7. "Verily, verily, I say unto you, The Son cannot of Himself
do anything, but what He seeth the Father doing; for what things
soever He has done, these also the Son doeth in like manner."
Yes, the heaven, the earth, the sea; the things that are in
heaven, on the earth, and in the sea; the visible and invisible, the
animals on the land, the plants in the fields, the creatures that swim
in the waters, that fly in the air, that shine in heaven; besides all
these, angels, virtues, thrones, dominations, principalities,
powers; "all were made by Him." Did God make all these, and show
them when made to the Son, that He also should make another world
full of all these? Certainly not. But, on the contrary, what does
He say? "For what things soever He has made, these," not
others, but "these also the Son doeth," not differently, "but in
like manner." "For the Father loveth the Son, and showeth Him
all things which Himself doeth." The Father showeth to the Son
that souls may be raised, for souls are raised up by the Father and
the Son; nor can souls live except God be their life. If souls,
then, cannot live unless God be their life, just as themselves are
the life of bodies; what the Father shows to the Son, that is, what
He doeth, He doeth through the Son.

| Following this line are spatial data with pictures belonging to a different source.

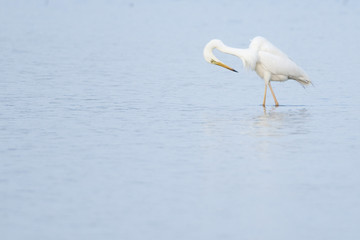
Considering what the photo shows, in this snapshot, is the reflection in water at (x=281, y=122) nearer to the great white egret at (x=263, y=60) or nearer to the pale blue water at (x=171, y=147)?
the pale blue water at (x=171, y=147)

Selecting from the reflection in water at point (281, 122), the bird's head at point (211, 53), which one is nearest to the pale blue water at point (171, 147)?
the reflection in water at point (281, 122)

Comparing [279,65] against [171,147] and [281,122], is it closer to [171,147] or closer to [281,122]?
[281,122]

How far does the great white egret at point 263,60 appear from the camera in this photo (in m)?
14.0

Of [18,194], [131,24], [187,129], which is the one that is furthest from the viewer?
[131,24]

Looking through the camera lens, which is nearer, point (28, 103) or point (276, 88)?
point (28, 103)

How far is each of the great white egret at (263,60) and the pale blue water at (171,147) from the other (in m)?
0.51

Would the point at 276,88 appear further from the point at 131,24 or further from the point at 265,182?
the point at 131,24

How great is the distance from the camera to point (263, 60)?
552 inches

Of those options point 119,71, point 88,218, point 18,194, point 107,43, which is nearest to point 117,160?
point 18,194

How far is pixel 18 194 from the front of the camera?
25.5ft

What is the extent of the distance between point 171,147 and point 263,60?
4.49 meters

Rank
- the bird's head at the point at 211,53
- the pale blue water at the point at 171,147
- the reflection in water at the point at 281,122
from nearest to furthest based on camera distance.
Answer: the pale blue water at the point at 171,147 < the reflection in water at the point at 281,122 < the bird's head at the point at 211,53

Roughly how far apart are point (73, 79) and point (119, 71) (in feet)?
6.21

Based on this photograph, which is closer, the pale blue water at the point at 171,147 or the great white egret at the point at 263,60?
the pale blue water at the point at 171,147
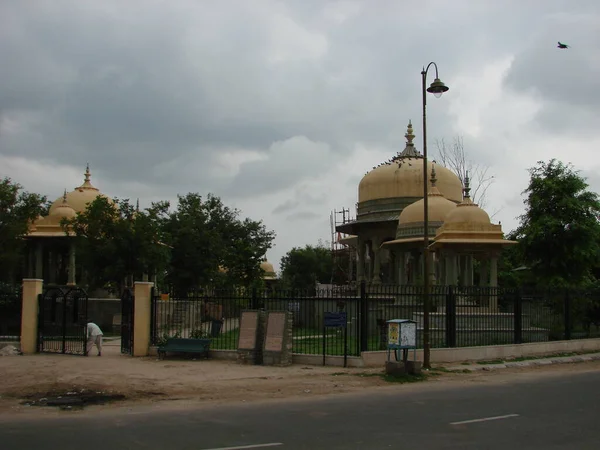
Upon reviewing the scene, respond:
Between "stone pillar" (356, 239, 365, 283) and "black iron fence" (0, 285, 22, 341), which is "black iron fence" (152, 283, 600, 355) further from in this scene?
"stone pillar" (356, 239, 365, 283)

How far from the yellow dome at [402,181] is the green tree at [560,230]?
9.67m

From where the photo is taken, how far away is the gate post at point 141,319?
2053 centimetres

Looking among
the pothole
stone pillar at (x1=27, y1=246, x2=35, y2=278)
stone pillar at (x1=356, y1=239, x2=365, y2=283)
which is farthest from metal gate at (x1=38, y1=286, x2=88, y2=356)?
stone pillar at (x1=356, y1=239, x2=365, y2=283)

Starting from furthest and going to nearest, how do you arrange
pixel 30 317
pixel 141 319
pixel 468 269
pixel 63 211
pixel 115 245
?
pixel 63 211, pixel 468 269, pixel 115 245, pixel 30 317, pixel 141 319

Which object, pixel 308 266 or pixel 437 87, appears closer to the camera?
Result: pixel 437 87

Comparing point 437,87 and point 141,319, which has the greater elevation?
point 437,87

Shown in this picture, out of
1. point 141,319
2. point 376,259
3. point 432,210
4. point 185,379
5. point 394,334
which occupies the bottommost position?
point 185,379

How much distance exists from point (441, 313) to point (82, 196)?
3019cm

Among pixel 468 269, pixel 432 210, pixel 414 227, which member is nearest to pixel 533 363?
pixel 414 227

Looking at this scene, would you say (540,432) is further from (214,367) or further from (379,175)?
(379,175)

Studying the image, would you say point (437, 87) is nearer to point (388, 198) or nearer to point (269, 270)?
point (388, 198)

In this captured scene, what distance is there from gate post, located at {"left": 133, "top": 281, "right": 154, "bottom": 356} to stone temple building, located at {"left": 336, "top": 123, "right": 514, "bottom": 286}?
14.9 m

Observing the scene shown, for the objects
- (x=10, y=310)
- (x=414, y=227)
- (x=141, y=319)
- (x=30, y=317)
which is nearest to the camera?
(x=141, y=319)

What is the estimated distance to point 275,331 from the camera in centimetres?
1875
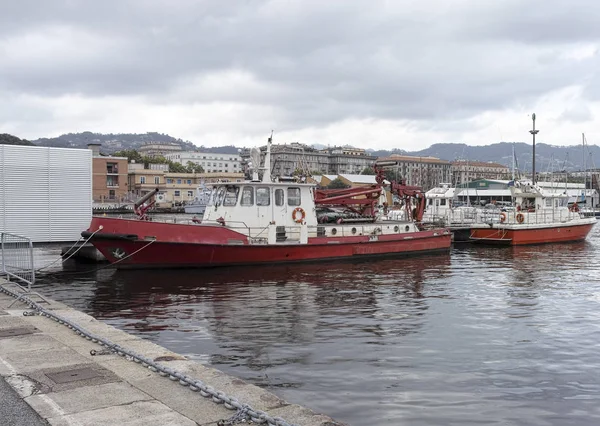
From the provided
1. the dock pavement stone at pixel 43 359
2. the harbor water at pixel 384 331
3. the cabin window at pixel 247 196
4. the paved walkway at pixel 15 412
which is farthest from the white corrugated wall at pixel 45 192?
the paved walkway at pixel 15 412

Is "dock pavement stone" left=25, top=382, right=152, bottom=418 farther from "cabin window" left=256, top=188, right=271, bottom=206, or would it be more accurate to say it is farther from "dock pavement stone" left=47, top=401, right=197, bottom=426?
"cabin window" left=256, top=188, right=271, bottom=206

For it is not by doing that
He shows to the Son, but by showing He doeth through the Son. For
the Son sees the Father showing before anything is done; and from the
Father's showing and the Son's vision, is done what is done by the
Father through the Son. So are souls raised up, if they can see
that conjunction of unity, the Father showing, the Son seeing, and
the creature made by the Father's showing and the Son's seeing; and
that thing made by the Father's showing and the Son's seeing, which
is neither the Father nor the Son, but beneath the Father and the
Son, whatever is made by the Father through the Son. Who sees
this?
8. Behold, again we humble ourselves to carnal notions, and descend
to you, if indeed we had at any time ascended somewhat from you. Thou
wishest to show something to thy son, that he may do what thou doest;
thou art about to do, and thus to show the thing. Therefore, what
thou art about to do, in order to show it to thy son, thou doest not
surely by thy son; but thou alone doest that thing which, when done,
he may see, and do another such thing in like manner. This is not the
case there; why goest thou on to thy own similitude, and blottest out
the similitude of God within thee? There, the case is wholly
otherwise. Find a case in which thou showest to thy son what thou
doest before thou doest it; so that, after thou hast shown it, it
will be by the son thou doest. Perhaps something like this now occurs
to thee: Lo, sayest thou, I think to make a house, and I wish it
to be built by my son: before I build it myself, I point out to my
son what I mean to do: both he doeth, and I too by him to whom I
pointed out my wish. Thou hast retreated, indeed, from the former
similitude, but still thou liest in great dissimilitude. For, lo,
before thou canst make the house. thou dost inform thy son, and point
out to him what thou meanest to do; that, upon thy showing before thou
makest, he may make what thou hast shown, and so thou mayest make by
him: but thou wilt speak words to thy son, words will have to pass
between thee and him; between the person showing and the person
seeing, between speaker and hearer, flies articulate sound, which is
not what thou art, nor what he is. That sound, indeed, which goes
out of thy mouth, and by the concussion of the air touches thy son's
ear, and filling the sense of hearing, conveys thy thought to his
heart that sound, I say, is not thyself, nor thy son. A sign is
given from thy mind to thy son's mind, but that sign not either thy
mind or thy son's mind, but something else. Is it thus that we think
the Father has spoken to the Son? Were there words between the
Father and the Word? Then how is it? Or, whatever the Father
would say to the Son, if He would say it by a word, the Son
Himself is the Word of the Father, would He speak by a word to the
Word? Or, since the Son is the great Word, had smaller words to
pass between the Father and Son? Was it so, that some sound, as it
were a temporal, fleeting creature, had to issue from the mouth of the
Father, and strike upon the ear of the Son? Has God a body, that
this should proceed, as it were, from His lips? And has the Word
the ears of a body, into which sound may come? Lay aside all notions
of corporeal forms, regard simplicity, if thou art single. minded.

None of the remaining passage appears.